In the records below, the line with "This Kitchenette has a dishwasher!" opens the range and the line with "GROUNDBREAKING. Gubernur Sulsel, HM" closes it; print that range exactly and nothing else.

+-------+

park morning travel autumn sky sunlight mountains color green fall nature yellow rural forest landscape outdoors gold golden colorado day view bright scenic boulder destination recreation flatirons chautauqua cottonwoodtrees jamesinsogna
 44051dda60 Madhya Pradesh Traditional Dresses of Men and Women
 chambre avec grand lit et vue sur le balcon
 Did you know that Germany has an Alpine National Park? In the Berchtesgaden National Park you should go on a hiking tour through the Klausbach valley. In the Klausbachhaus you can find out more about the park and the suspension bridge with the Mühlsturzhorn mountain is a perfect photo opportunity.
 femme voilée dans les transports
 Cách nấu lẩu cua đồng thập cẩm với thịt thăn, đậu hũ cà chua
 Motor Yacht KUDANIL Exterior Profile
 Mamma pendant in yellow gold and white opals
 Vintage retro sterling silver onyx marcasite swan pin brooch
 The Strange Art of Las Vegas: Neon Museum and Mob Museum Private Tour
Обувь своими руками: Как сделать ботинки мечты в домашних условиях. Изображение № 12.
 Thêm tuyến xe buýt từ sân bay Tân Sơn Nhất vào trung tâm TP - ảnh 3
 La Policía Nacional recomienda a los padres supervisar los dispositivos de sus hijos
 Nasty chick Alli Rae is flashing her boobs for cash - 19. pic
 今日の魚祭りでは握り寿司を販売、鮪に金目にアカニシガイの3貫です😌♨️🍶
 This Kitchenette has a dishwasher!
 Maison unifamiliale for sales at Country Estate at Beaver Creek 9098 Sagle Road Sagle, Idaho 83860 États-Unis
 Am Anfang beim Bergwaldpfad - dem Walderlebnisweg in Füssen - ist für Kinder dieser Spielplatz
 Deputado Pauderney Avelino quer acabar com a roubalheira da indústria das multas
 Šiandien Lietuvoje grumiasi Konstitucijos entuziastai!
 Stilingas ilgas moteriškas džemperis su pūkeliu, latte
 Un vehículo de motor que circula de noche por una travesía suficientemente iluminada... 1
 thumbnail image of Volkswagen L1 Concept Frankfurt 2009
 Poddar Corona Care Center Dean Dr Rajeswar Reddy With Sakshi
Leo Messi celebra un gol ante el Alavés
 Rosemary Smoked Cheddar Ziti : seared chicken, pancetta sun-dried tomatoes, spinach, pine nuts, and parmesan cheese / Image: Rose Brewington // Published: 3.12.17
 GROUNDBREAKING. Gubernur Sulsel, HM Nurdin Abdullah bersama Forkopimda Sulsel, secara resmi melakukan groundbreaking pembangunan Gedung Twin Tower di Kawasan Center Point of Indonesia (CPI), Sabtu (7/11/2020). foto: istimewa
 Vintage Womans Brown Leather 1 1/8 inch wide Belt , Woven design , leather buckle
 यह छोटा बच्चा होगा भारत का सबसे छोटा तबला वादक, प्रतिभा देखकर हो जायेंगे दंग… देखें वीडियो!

+-------+

• _Problem solution_
 This Kitchenette has a dishwasher!
 Maison unifamiliale for sales at Country Estate at Beaver Creek 9098 Sagle Road Sagle, Idaho 83860 États-Unis
 Am Anfang beim Bergwaldpfad - dem Walderlebnisweg in Füssen - ist für Kinder dieser Spielplatz
 Deputado Pauderney Avelino quer acabar com a roubalheira da indústria das multas
 Šiandien Lietuvoje grumiasi Konstitucijos entuziastai!
 Stilingas ilgas moteriškas džemperis su pūkeliu, latte
 Un vehículo de motor que circula de noche por una travesía suficientemente iluminada... 1
 thumbnail image of Volkswagen L1 Concept Frankfurt 2009
 Poddar Corona Care Center Dean Dr Rajeswar Reddy With Sakshi
Leo Messi celebra un gol ante el Alavés
 Rosemary Smoked Cheddar Ziti : seared chicken, pancetta sun-dried tomatoes, spinach, pine nuts, and parmesan cheese / Image: Rose Brewington // Published: 3.12.17
 GROUNDBREAKING. Gubernur Sulsel, HM Nurdin Abdullah bersama Forkopimda Sulsel, secara resmi melakukan groundbreaking pembangunan Gedung Twin Tower di Kawasan Center Point of Indonesia (CPI), Sabtu (7/11/2020). foto: istimewa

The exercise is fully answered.